Task objective => Search the records for the line with "STAINMASTER Vellore TruSoft". Output that line and each line after it, exactly, and stop at the end; omit pictures.

=== Begin Enclosure ===

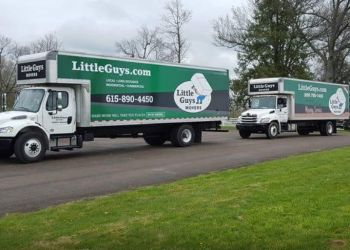 Lexington moving company Little Guys Movers
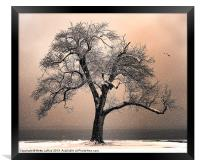 By the Lake, Framed Print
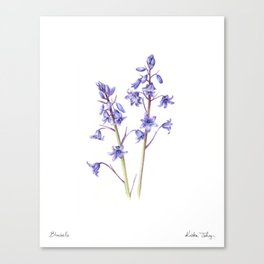 Bluebells Canvas Print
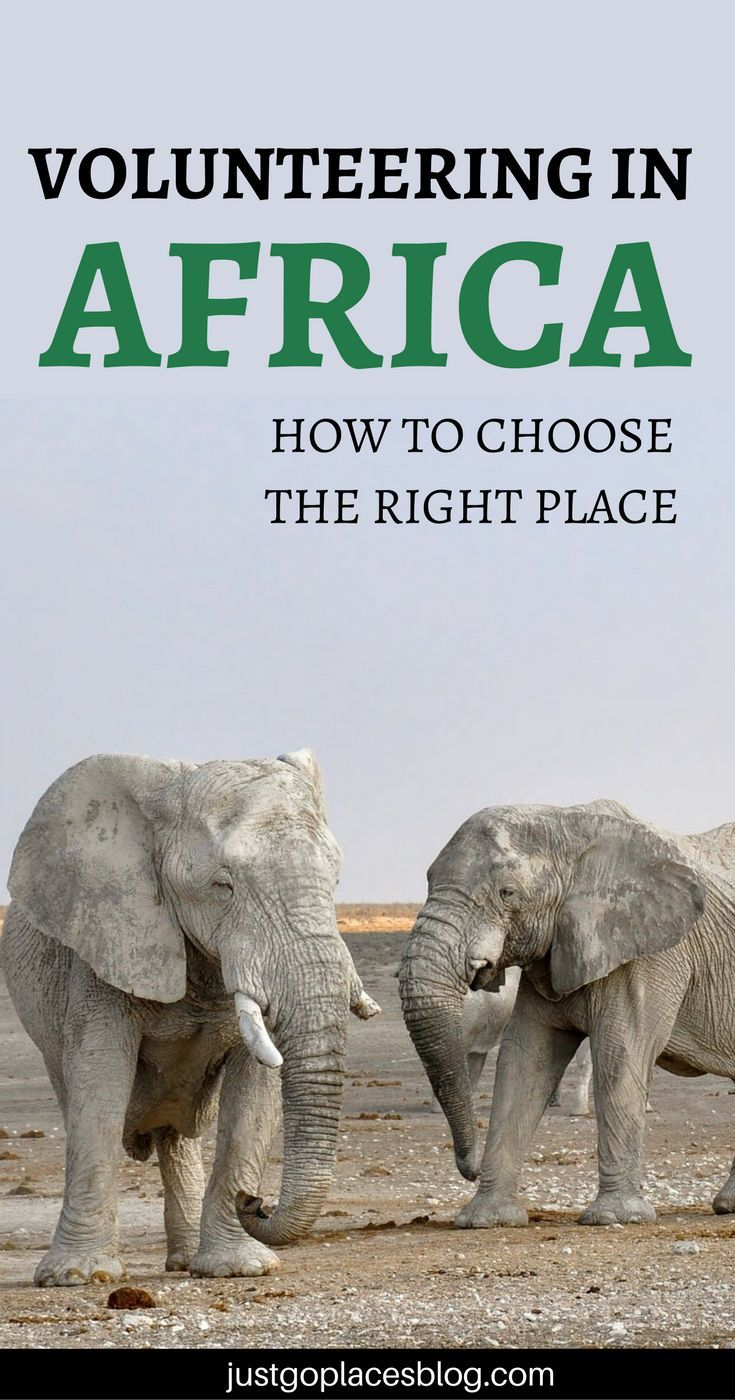 Volunteering in Africa is such a deep experimece, but how to choose the right place? Read on for tips and tricks on how to choose an ethical place.   Volunteering in Kenya   Volunteering in Itanzania   volunteering with animals   Volunteering abroad   Vol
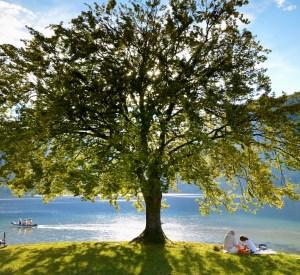 Szlovénia Bohinj-tó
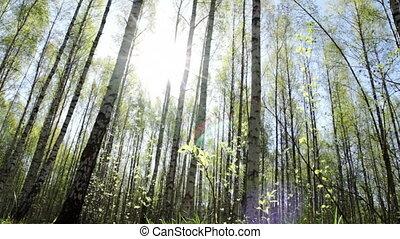 Slider shot in sunny springtime forest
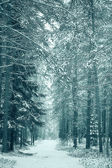 Pine forest in winter — Stock Photo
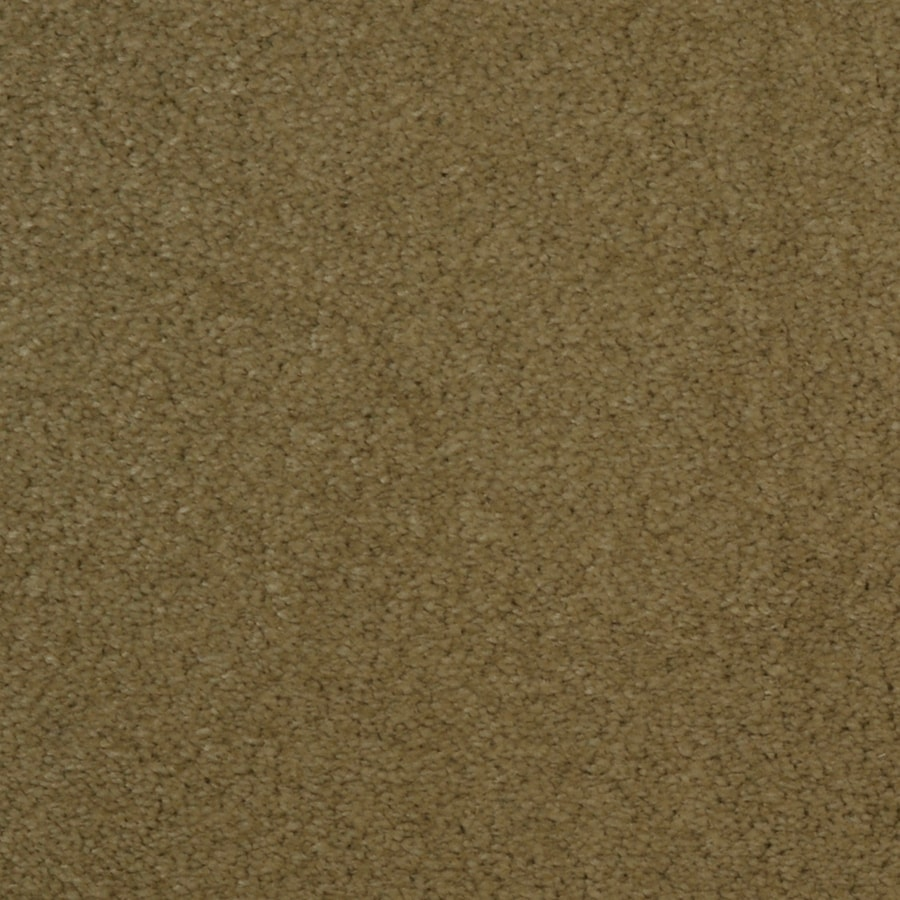 STAINMASTER Vellore TruSoft Timber Plush Carpet Sample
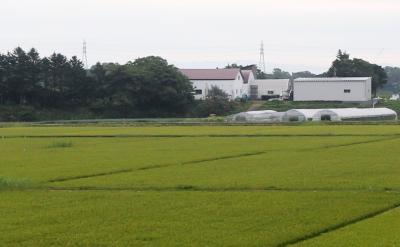 신 치토세공항-신 삿보로역 JR철도 01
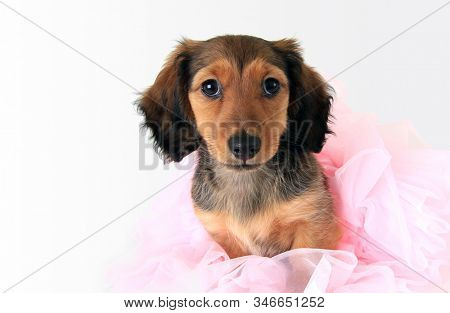 Longhaired dachshund puppy wearing a pink ballerina tutu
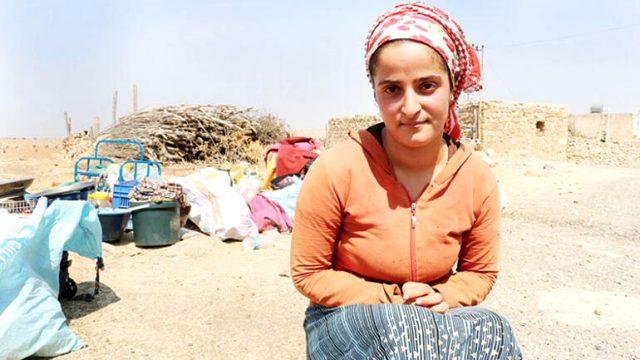 Sakarya'da darp edilen mevsimlik işçiler olayın iç yüzünü anlattı: Bize 'it sürüsü' dediler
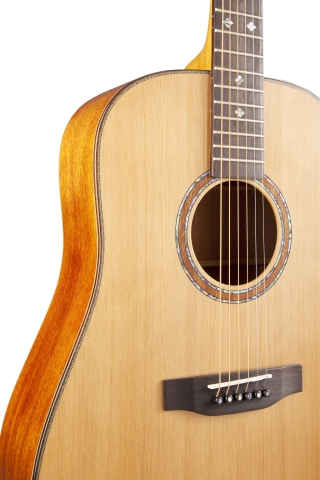 The Canadian Songwriter dreadnought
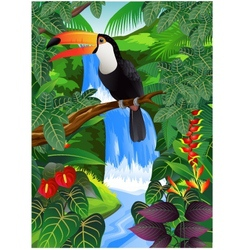 toucan bird in the jungle vector image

=== End Enclosure ===

Reply to the task =>
 STAINMASTER Vellore TruSoft Timber Plush Carpet Sample
 신 치토세공항-신 삿보로역 JR철도 01
 Longhaired dachshund puppy wearing a pink ballerina tutu
 Sakarya'da darp edilen mevsimlik işçiler olayın iç yüzünü anlattı: Bize 'it sürüsü' dediler
 The Canadian Songwriter dreadnought
 toucan bird in the jungle vector image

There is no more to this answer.